Kahramanmaraş merkezli meydana gelen ve 11 ilimizi etkileyen yıkıcı depremlerin ardından birçok insanın oturdukları ev ile alakalı endişeleri arttı. Deprem ülkesinde yaşıyor oluşumuz, oturduğumuz evin sağlam ve yönetmeliğe uygun olup olmadığı hususlarındaki tereddütler ise herkesi daha da kaygılandırmaktadır. Birçok kiracı, yaşadığı konutun depreme dayanıklı olmadığı düşüncesiyle konutlarını terk etmeye başladı. Ancak günümüzün ekonomik koşulları taşınmayı da oldukça zorlaştırıyor. Kiracılar bir yandan yaşadığı evin depreme dayanıklı olup olmadığını tespit ettirmek isterken bir yandan da evlerin depreme dayanıklılığını test ettirip doğabilecek sorumlulukları üstlenmek istemeyen ev sahipleriyle mücadele ediyorlar. Örneğin; İstanbul Büyükşehir Belediyesi’nin yürüttüğü “Bina Tespiti Projesi”nde olduğu gibi kiracılar da yaşadıkları binanın depreme dayanıklılığı hususunda inceleme talep edebiliyorlar. Peki yapılan inceleme sonucunda binanın depreme dayanıklı olmadığı sonucu çıkarsa kiracının hakları neler olacak?

Çıkarılan Satırlar:
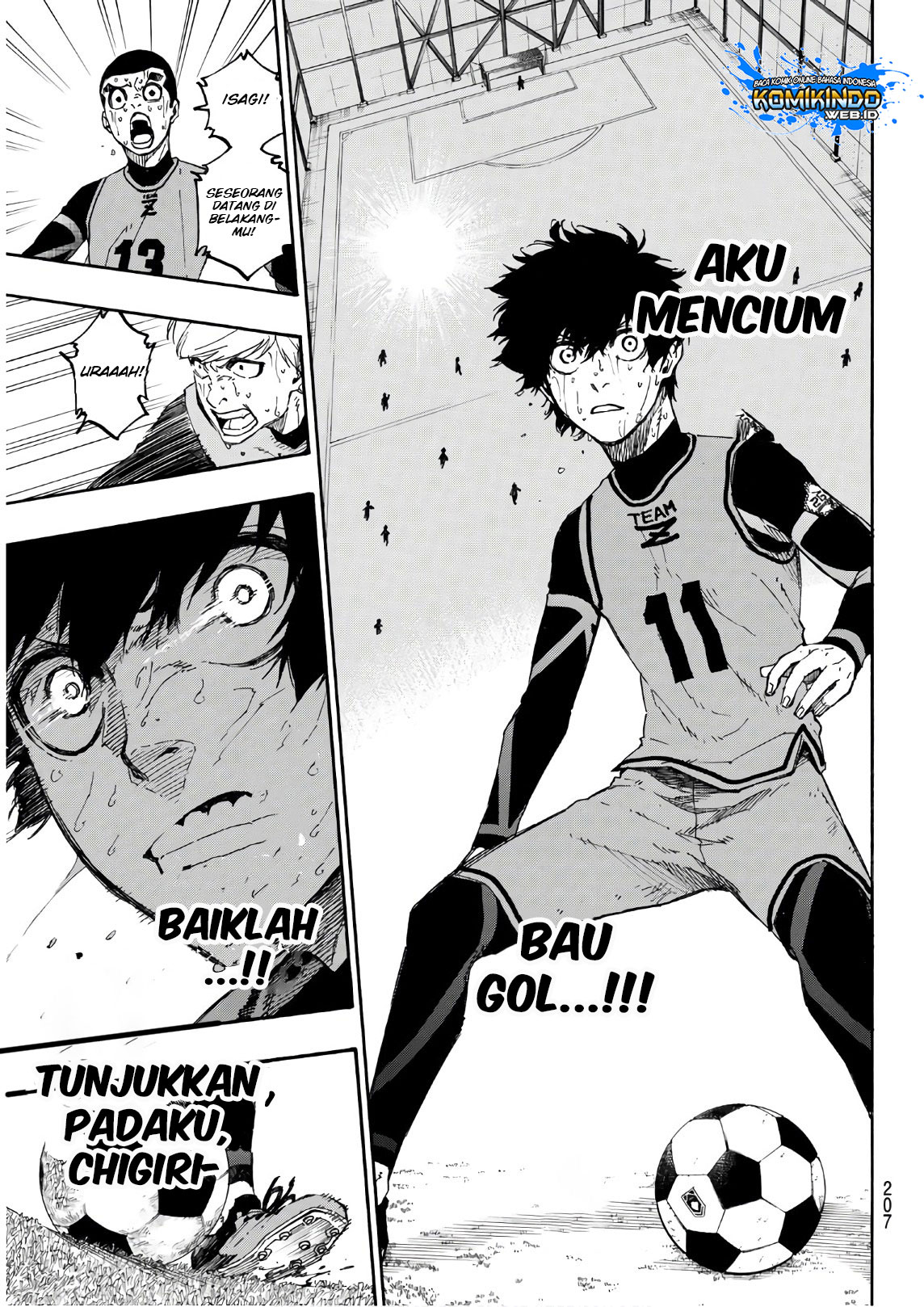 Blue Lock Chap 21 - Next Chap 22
--
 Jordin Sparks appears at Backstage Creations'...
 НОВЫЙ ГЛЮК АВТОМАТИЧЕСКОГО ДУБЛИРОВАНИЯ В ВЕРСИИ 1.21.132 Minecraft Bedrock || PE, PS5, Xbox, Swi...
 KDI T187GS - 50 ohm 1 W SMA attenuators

Yapılacak İşlemler:
1. Sunulan metinde geçen özel adların (yer, kurum ve proje adları) tümünü listeleyiniz.
2. Sunulan metni iki cümleyle özetleyiniz.
3. Sunulan metne göre aşağıdaki soruları yanıtlayınız.
(a) Kahramanmaraş merkezli depremler kaç ili etkilemiştir?
(b) Taşınmayı zorlaştıran etken nedir?
(c) Kiracıların inceleme talep edebilmesine örnek olarak hangi kurumun hangi projesi gösterilmektedir?
Satırlar, metinden bağımsız, ayrı bir malzemedir.

Görevlere Göre Yanıtlar:
1.
- Kahramanmaraş
- İstanbul Büyükşehir Belediyesi
- Bina Tespiti Projesi

2. Kahramanmaraş merkezli ve 11 ili etkileyen depremlerin ardından oturulan evin sağlamlığına ilişkin endişeler artmış, birçok kiracı konutunu terk etmeye başlamıştır; ancak günümüzün ekonomik koşulları taşınmayı zorlaştırmaktadır. Kiracılar binanın depreme dayanıklılığının incelenmesini talep edebilmekte, fakat sorumluluk üstlenmek istemeyen ev sahipleriyle mücadele etmektedir; metin, binanın dayanıksız çıkması hâlinde kiracının haklarının neler olacağı sorusunu ortaya koymaktadır.

3.
(a) 11 ili.
(b) Günümüzün ekonomik koşulları.
(c) İstanbul Büyükşehir Belediyesi'nin yürüttüğü "Bina Tespiti Projesi".